**Objective:**
Starting at the row that has "How far from the camera" and continuing through the last row, rewrite those rows with "corrugated metal wall" replaced by "ribbed metal wall", leaving everything else as it is.

**Record extracts:**
-------------------------

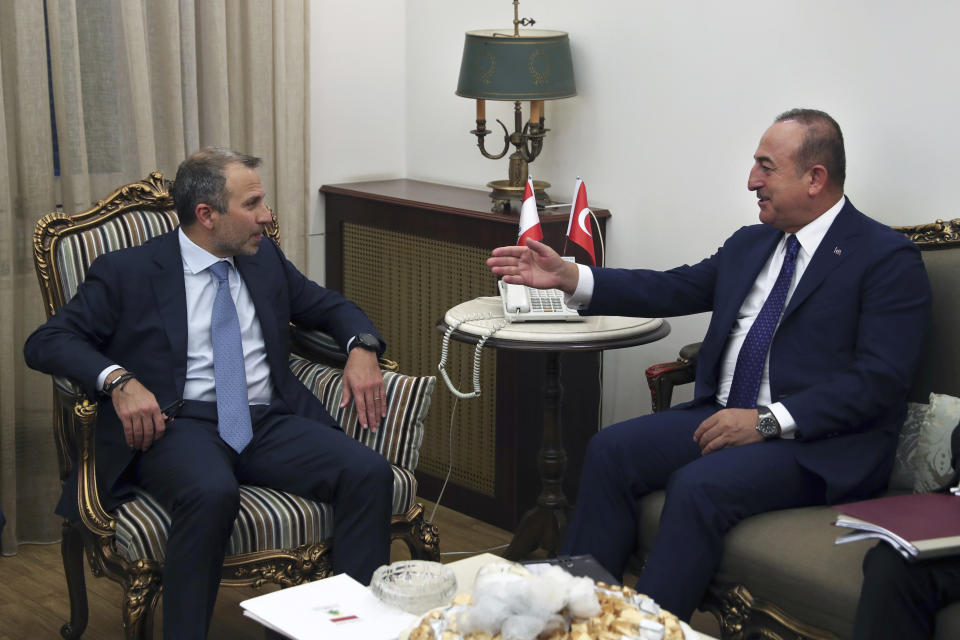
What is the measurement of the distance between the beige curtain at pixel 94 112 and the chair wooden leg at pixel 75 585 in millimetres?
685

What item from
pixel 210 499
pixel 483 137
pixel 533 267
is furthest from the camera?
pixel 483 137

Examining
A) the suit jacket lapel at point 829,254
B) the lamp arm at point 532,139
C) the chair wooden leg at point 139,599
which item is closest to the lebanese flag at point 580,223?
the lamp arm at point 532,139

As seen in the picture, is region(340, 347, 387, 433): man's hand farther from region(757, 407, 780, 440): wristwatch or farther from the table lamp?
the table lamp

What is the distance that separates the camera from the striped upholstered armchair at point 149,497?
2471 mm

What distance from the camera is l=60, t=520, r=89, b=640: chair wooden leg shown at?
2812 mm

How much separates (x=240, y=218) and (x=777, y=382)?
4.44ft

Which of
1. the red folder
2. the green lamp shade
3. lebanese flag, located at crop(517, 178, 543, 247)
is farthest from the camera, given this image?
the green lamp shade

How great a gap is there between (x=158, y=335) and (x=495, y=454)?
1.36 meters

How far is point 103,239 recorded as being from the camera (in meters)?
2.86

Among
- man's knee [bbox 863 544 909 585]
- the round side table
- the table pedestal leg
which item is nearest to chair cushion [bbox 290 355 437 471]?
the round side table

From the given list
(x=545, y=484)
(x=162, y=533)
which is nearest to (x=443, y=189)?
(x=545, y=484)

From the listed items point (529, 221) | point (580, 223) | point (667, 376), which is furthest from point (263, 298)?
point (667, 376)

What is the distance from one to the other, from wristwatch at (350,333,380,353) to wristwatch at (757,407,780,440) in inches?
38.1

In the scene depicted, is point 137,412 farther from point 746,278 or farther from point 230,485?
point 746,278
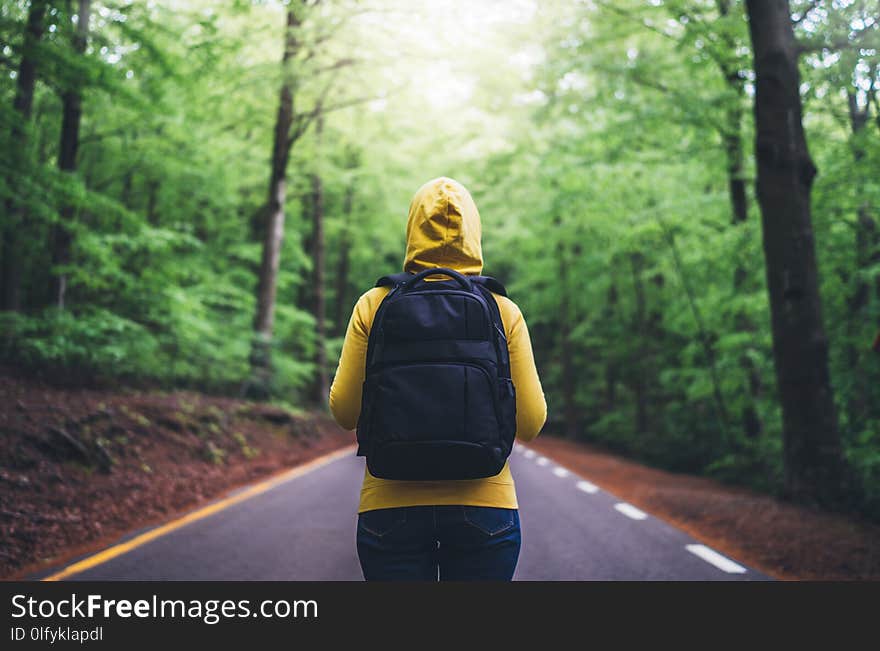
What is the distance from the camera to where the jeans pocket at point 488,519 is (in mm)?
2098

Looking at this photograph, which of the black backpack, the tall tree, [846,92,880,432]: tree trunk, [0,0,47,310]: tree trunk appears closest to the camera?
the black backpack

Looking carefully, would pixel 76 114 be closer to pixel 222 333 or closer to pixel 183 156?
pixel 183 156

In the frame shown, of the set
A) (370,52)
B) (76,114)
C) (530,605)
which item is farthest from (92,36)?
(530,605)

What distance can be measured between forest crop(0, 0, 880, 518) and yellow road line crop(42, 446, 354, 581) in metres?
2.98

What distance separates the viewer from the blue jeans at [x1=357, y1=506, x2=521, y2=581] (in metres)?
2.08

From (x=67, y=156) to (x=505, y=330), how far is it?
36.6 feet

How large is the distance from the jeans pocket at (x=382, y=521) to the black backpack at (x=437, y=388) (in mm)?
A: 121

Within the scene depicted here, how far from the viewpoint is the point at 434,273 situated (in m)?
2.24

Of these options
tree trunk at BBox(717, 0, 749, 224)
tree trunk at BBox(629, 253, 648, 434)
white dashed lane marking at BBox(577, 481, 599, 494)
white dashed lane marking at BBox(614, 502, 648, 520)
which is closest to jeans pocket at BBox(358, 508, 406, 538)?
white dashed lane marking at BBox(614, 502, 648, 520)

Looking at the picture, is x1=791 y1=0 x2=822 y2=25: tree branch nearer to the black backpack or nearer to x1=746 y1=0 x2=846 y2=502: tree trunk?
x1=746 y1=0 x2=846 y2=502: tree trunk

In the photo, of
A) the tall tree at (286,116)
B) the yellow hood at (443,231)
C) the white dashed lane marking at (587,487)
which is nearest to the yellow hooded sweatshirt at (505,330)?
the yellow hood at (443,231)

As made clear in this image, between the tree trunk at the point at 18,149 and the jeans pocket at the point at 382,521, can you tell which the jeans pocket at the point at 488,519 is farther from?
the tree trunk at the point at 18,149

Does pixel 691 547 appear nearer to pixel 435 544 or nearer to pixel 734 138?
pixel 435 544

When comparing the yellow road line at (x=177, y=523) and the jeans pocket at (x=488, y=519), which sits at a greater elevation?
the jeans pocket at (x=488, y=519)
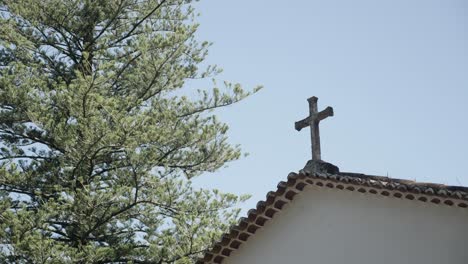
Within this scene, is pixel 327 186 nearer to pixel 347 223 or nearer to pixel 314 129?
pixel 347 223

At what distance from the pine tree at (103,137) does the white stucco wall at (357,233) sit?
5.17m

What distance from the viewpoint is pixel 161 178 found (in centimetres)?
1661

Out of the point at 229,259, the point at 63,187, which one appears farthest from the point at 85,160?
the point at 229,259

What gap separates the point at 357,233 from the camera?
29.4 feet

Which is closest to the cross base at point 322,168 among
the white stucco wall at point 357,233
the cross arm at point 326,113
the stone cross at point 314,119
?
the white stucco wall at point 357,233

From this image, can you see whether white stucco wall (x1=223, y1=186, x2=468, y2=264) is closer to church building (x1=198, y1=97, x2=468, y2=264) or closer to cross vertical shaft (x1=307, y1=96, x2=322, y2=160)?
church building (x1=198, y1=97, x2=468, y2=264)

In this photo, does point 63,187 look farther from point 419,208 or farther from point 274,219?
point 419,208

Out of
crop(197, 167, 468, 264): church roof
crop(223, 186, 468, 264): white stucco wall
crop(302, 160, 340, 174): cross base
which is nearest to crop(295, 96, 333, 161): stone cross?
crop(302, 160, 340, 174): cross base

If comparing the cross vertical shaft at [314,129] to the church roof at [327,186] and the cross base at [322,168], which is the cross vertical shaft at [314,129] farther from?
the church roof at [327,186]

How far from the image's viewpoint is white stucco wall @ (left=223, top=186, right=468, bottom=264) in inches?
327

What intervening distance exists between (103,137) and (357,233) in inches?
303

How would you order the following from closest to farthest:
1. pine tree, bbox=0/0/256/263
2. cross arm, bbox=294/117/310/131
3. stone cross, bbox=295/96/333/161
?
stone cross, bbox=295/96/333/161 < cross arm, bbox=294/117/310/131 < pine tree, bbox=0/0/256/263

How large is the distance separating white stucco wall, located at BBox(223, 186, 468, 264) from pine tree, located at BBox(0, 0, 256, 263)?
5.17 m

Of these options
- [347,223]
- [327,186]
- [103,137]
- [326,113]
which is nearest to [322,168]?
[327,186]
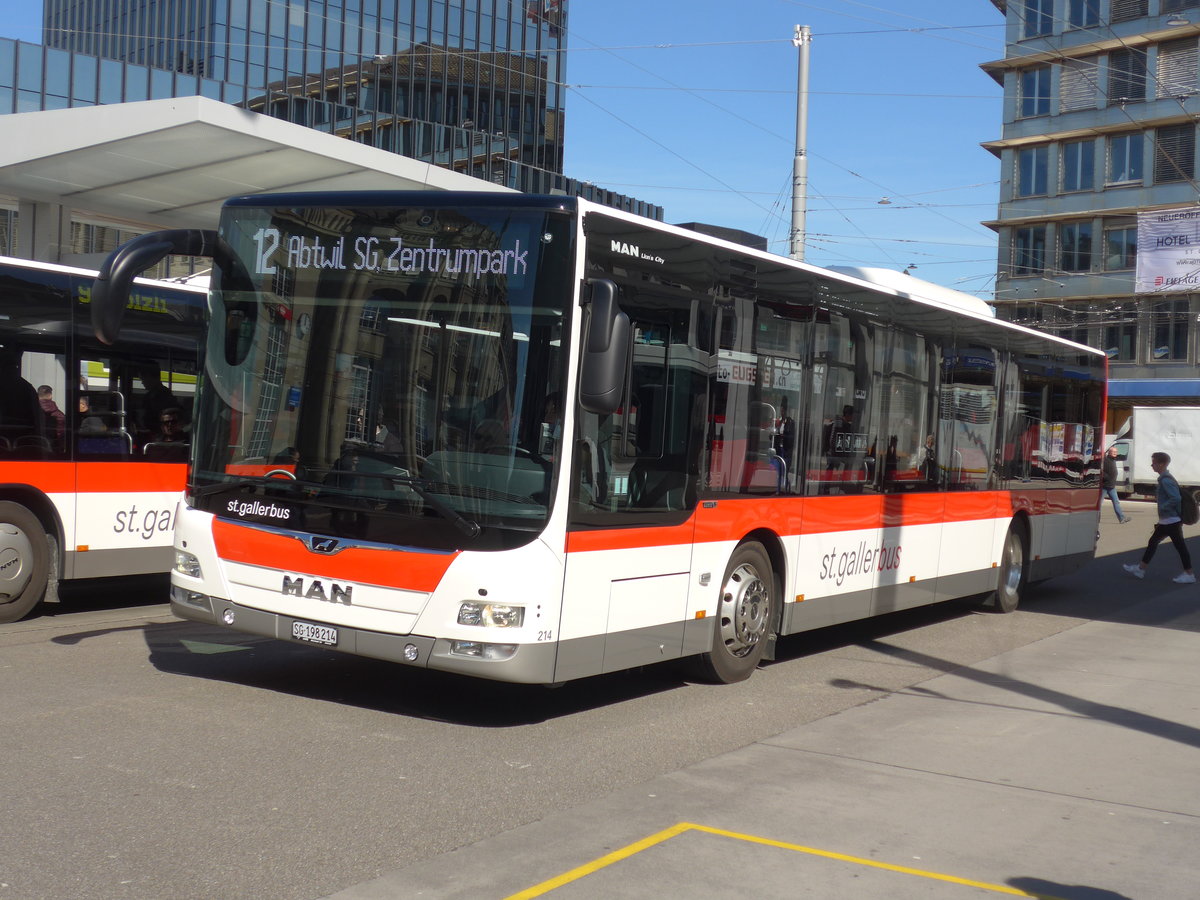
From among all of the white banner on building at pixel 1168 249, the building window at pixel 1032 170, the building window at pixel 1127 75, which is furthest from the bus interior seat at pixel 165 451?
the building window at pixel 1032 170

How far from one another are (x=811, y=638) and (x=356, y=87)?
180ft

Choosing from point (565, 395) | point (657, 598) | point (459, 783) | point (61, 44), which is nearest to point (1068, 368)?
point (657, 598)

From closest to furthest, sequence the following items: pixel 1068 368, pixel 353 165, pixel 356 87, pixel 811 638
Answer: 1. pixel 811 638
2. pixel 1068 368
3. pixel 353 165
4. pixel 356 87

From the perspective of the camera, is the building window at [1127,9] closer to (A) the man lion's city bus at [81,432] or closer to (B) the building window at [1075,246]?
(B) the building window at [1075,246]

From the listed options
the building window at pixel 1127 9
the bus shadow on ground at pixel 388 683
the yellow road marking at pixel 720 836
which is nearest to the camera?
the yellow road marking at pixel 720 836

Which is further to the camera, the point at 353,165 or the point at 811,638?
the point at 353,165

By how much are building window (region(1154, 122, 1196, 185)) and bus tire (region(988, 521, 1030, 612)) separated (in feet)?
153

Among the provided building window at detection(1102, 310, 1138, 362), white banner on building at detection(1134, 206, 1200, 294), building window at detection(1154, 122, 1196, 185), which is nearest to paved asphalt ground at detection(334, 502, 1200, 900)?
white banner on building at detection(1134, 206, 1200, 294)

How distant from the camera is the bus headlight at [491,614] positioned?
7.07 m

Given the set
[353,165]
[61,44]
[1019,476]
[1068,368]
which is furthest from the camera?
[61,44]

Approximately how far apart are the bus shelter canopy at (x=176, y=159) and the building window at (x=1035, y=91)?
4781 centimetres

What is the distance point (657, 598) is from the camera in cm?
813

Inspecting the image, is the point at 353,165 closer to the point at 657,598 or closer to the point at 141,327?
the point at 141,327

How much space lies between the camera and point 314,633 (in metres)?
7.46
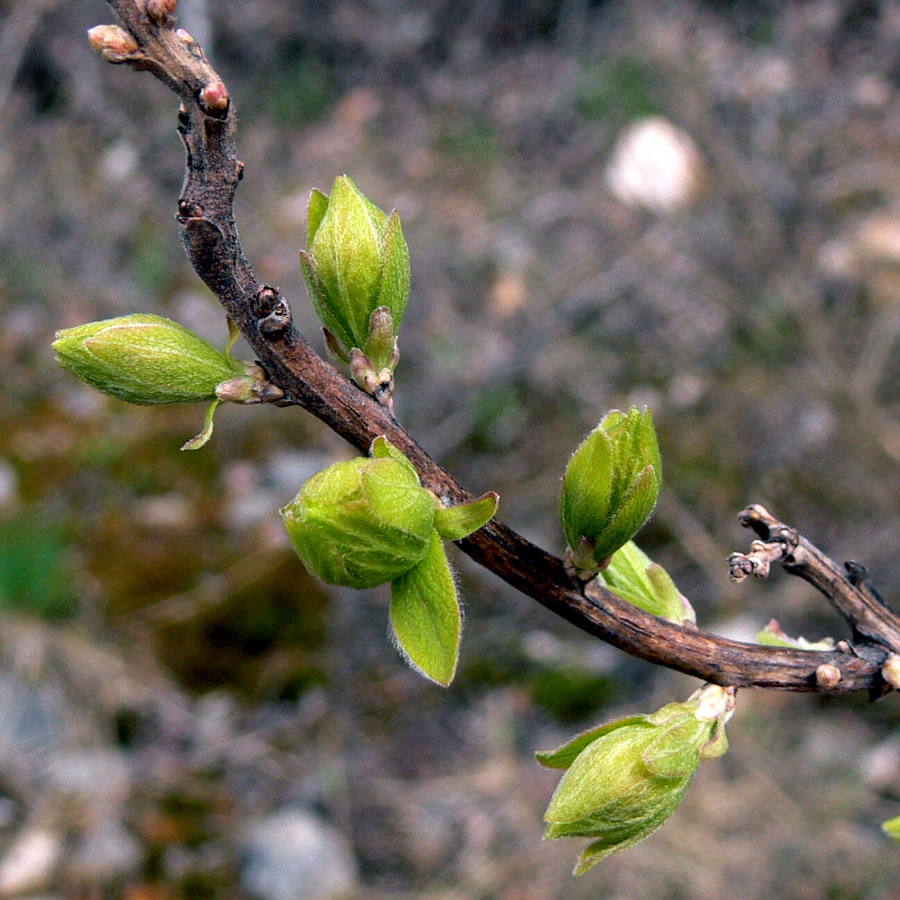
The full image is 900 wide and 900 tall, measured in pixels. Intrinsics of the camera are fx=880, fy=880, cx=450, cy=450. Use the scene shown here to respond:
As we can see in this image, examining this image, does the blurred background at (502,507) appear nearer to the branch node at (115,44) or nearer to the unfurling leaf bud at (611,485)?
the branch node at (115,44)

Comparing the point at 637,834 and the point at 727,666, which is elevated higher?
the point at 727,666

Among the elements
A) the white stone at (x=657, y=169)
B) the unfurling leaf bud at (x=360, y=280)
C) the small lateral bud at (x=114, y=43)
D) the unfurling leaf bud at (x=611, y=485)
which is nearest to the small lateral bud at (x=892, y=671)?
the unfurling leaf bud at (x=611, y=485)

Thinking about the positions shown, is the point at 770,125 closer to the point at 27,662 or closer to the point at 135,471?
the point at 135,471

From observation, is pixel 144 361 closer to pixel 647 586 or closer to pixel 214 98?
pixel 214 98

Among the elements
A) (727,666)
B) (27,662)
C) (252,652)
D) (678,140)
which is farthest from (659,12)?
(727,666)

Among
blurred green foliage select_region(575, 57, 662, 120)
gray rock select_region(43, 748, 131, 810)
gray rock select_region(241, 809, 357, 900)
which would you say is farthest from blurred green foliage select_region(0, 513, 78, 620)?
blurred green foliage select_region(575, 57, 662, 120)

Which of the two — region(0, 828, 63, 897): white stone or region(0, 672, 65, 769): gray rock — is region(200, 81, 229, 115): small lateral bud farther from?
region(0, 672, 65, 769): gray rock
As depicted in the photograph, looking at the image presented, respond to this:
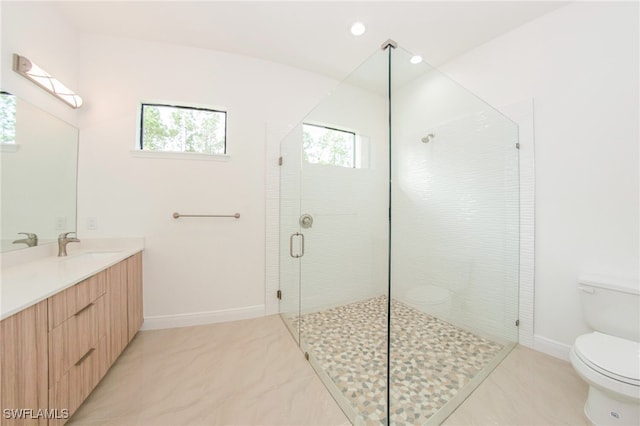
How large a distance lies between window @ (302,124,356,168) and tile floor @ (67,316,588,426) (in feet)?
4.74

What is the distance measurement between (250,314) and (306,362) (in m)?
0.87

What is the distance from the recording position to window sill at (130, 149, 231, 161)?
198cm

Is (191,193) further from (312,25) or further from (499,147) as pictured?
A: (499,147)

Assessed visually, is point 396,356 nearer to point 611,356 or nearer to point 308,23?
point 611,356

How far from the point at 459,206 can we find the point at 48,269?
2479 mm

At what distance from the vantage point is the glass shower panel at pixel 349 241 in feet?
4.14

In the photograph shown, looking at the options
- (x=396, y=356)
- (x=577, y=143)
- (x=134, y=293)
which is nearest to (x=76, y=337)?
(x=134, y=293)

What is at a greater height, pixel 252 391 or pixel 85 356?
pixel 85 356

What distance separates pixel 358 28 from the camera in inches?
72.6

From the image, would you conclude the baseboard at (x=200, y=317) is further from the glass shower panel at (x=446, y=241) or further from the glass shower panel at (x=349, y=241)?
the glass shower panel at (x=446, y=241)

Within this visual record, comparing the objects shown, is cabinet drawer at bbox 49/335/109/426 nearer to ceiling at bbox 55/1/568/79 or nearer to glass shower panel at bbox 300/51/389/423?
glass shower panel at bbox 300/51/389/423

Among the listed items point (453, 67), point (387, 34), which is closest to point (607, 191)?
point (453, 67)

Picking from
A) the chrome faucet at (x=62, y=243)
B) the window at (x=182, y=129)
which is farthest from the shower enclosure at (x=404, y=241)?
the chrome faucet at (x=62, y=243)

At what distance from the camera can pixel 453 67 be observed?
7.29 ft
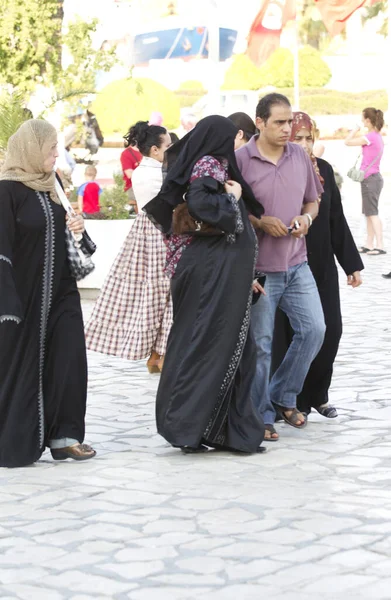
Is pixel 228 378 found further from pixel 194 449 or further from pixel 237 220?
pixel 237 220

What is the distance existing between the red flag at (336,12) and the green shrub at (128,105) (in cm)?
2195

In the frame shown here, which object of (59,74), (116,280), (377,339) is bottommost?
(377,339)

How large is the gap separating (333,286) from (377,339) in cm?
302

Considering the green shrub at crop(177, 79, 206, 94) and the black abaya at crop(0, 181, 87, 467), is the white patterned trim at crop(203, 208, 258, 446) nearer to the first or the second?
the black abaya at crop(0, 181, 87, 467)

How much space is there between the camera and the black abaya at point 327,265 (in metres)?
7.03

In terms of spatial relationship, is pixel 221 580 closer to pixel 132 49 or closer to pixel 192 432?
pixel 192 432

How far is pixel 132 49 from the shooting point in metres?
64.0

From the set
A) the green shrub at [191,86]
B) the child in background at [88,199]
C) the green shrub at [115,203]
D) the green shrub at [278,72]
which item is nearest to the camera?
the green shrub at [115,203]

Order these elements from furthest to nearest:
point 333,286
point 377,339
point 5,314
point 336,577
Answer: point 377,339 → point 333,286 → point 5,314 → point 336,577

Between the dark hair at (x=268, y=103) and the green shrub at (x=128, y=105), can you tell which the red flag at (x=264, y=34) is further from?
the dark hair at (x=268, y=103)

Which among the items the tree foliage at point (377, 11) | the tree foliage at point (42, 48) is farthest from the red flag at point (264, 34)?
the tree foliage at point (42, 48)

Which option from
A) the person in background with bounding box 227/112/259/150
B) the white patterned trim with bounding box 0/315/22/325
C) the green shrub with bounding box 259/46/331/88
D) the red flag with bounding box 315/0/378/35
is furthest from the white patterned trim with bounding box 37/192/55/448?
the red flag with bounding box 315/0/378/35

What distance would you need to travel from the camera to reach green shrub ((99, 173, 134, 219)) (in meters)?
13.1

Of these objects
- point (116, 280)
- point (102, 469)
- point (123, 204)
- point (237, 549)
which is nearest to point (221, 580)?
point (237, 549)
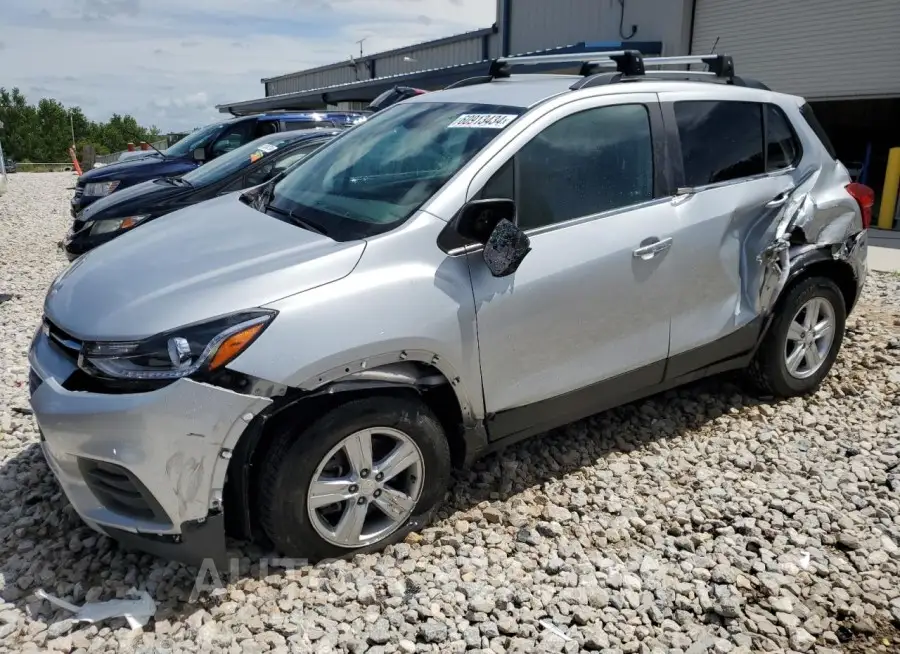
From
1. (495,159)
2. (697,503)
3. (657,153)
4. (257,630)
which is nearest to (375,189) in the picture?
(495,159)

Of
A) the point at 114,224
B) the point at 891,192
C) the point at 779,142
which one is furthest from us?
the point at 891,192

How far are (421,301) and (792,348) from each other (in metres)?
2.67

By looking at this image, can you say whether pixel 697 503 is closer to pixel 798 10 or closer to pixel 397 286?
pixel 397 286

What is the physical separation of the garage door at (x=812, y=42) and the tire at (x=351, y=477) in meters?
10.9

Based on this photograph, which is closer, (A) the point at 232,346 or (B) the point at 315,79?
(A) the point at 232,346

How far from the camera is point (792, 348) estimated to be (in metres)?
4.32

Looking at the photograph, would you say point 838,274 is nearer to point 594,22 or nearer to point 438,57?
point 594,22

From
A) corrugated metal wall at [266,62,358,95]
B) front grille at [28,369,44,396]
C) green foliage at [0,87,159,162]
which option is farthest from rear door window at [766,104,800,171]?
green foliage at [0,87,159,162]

-------------------------

**Final result:**
How far from the camera is point (792, 348) estimated to be (in metres)?
4.32

Looking at the photograph, would you say point 838,274 is nearer to point 594,22 or nearer to point 438,57?
point 594,22

From
A) ribbed metal wall at [266,62,358,95]
B) front grille at [28,369,44,396]
C) green foliage at [0,87,159,162]
which option is farthest from rear door window at [766,104,800,171]?
green foliage at [0,87,159,162]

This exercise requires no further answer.